Routing DMs to Deal Owners
For activity overdue alerts and deal assignment notifications, post a Slack DM directly to the deal owner rather than a channel. To do this, you need to resolve the Pipedrive user's email address to a Slack user ID. The owner's email is available in the webhook payload as current.owner_email. Use the Slack users.lookupByEmail method:
GET https://slack.com/api/[email protected]
Authorization: Bearer xoxb-YOUR-BOT-TOKEN
The response returns a user object with an id field (e.g., U012AB3CD).

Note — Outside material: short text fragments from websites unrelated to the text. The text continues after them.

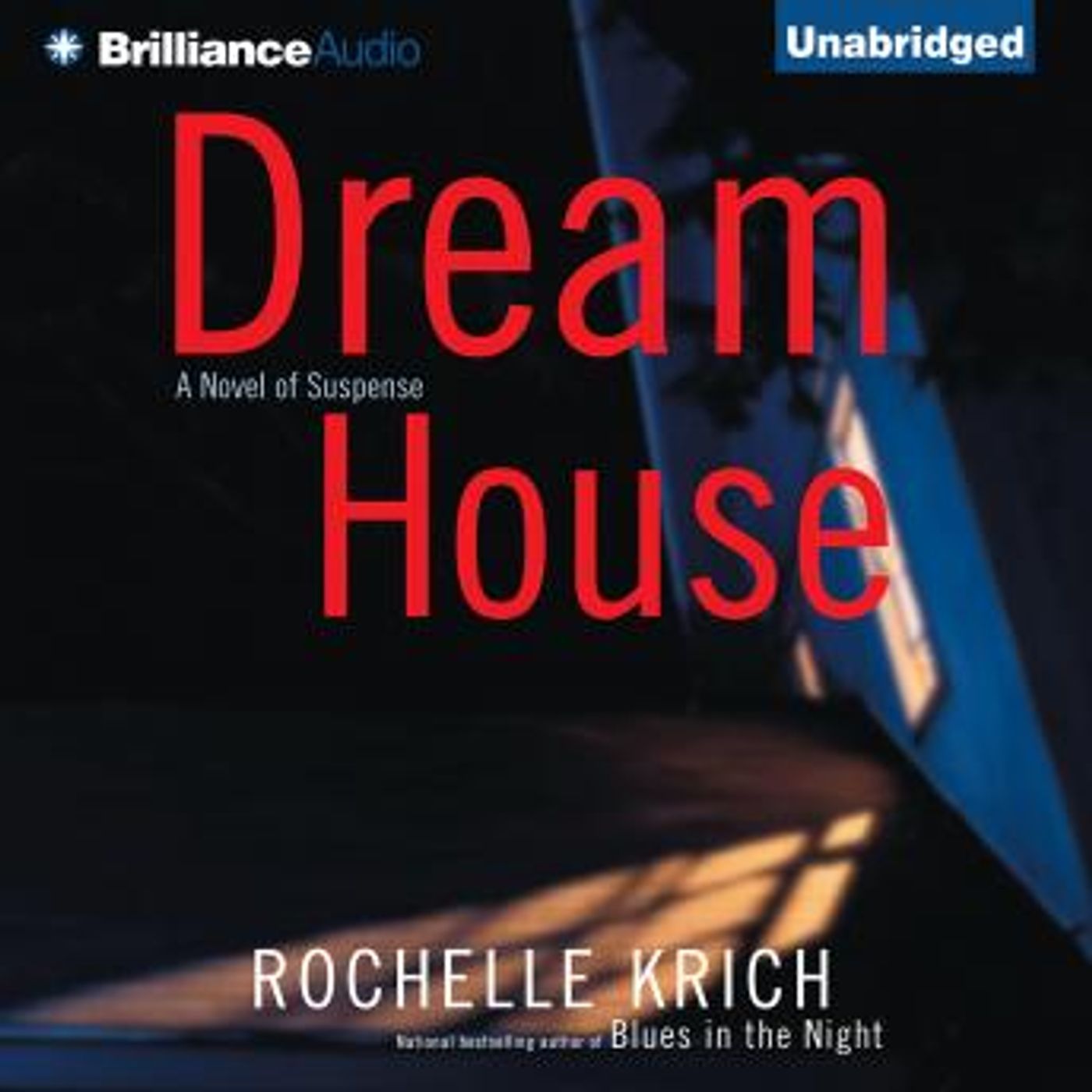 Explore New Free Audiobooks in Mystery, Thriller & Horror, Police & Detective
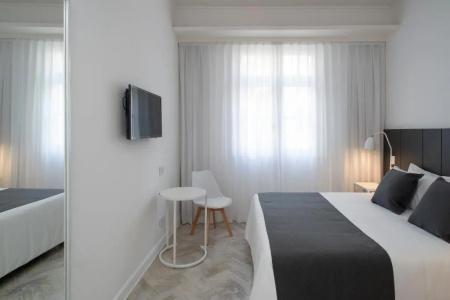 Palacio Paz - 74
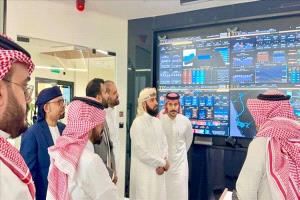 ورشة مشتركة بين اليمن والسعودية لتطوير منظومة العمرة وضمان تجربة آمنة للحجاج
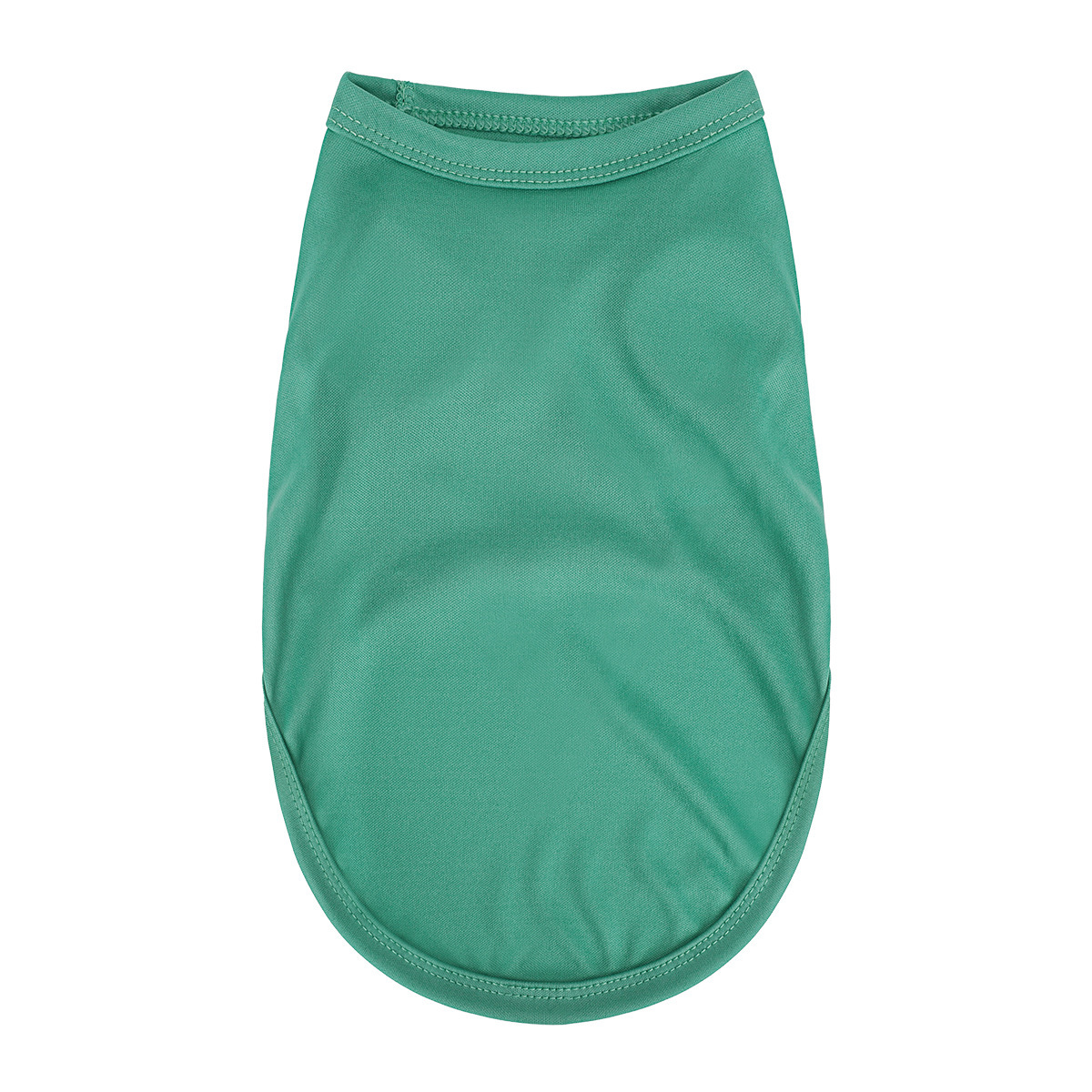 Bean green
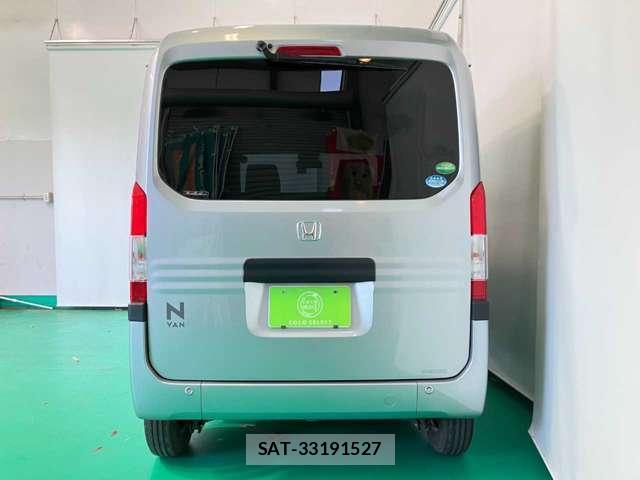 Honda N-VAN 2020-04 8691228-1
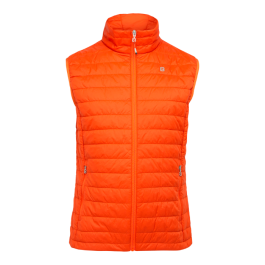 8848 Nova Hybrid Vest, 1 Stykk, SBG-1000453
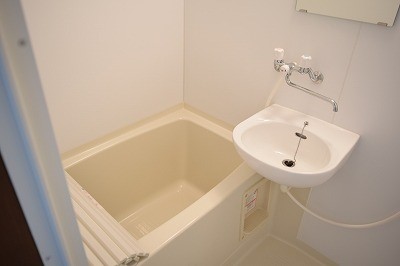 プレステージ安池 その他4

Use this user ID as the channel parameter in chat.postMessage to send a DM. If users.lookupByEmail returns users_not_found, the user is not in the Slack workspace; fall back to posting in the team sales channel and tagging the owner by name.
Make Module Configuration Summary
In Make, the complete scenario for deal stage change notifications uses the following module chain: Webhooks > Custom Webhook (trigger) → Router → [Branch 1] Text Parser (format currency) → HTTP > Make a Request (Slack users.lookupByEmail) → Slack > Create a Message (Block Kit payload) → [Branch 2] Slack > Create a Message (won notification to #wins channel) → [Branch 3] Router terminate.
Common Pitfalls & Troubleshooting
A channel_not_found error from the Slack chat.postMessage API indicates that the bot user has not been added to the target channel, or that the channel ID is incorrect. Slack channel IDs begin with C for public channels, G for private channels, and D for direct message threads. Verify the channel ID by calling GET https://slack.com/api/conversations.list and searching for the channel name in the response. Do not rely on channel names as identifiers; always use channel IDs, as names can be changed without affecting the ID.
A missing_scope error from the Slack API means your Slack App's Bot Token does not have the required OAuth scope for the API method you are calling. For example, calling users.lookupByEmail without the users:read.email scope will return this error. To add scopes, go to your Slack App configuration at api.slack.com, navigate to OAuth & Permissions, add the scope, and reinstall the app to your workspace. Reinstallation regenerates the Bot Token, so update your Make credential with the new token.
Pipedrive webhooks do not include a cryptographic signature for request verification (unlike Shopify and Stripe). To secure your Make webhook endpoint, enable Basic Authentication or append a secret token as a query parameter to your webhook URL and validate it in a Make filter at the start of your scenario. Alternatively, restrict your webhook receiver to Pipedrive's published IP ranges.
If your Make scenario fails and Pipedrive's webhook delivery receives a non-200 response, Pipedrive will retry delivery with exponential backoff for up to 5 attempts over approximately 24 hours. After 5 failures, the webhook subscription is automatically disabled. Monitor your Make scenario's execution history and error logs to catch silent failures before the webhook subscription is deactivated. Pipedrive will send an email notification to the webhook creator when a subscription is disabled due to repeated delivery failures.
A ratelimited error from the Slack API occurs when your app exceeds Slack's tier-based rate limits. The chat.postMessage method is subject to Tier 3 rate limits (approximately 50 requests per minute per workspace). For bulk notification scenarios—such as migrating historical Pipedrive data or processing a backlog of events—implement a delay between Slack API calls. In Make, use the Sleep module to add a 1-second pause between iterations in a repeating loop.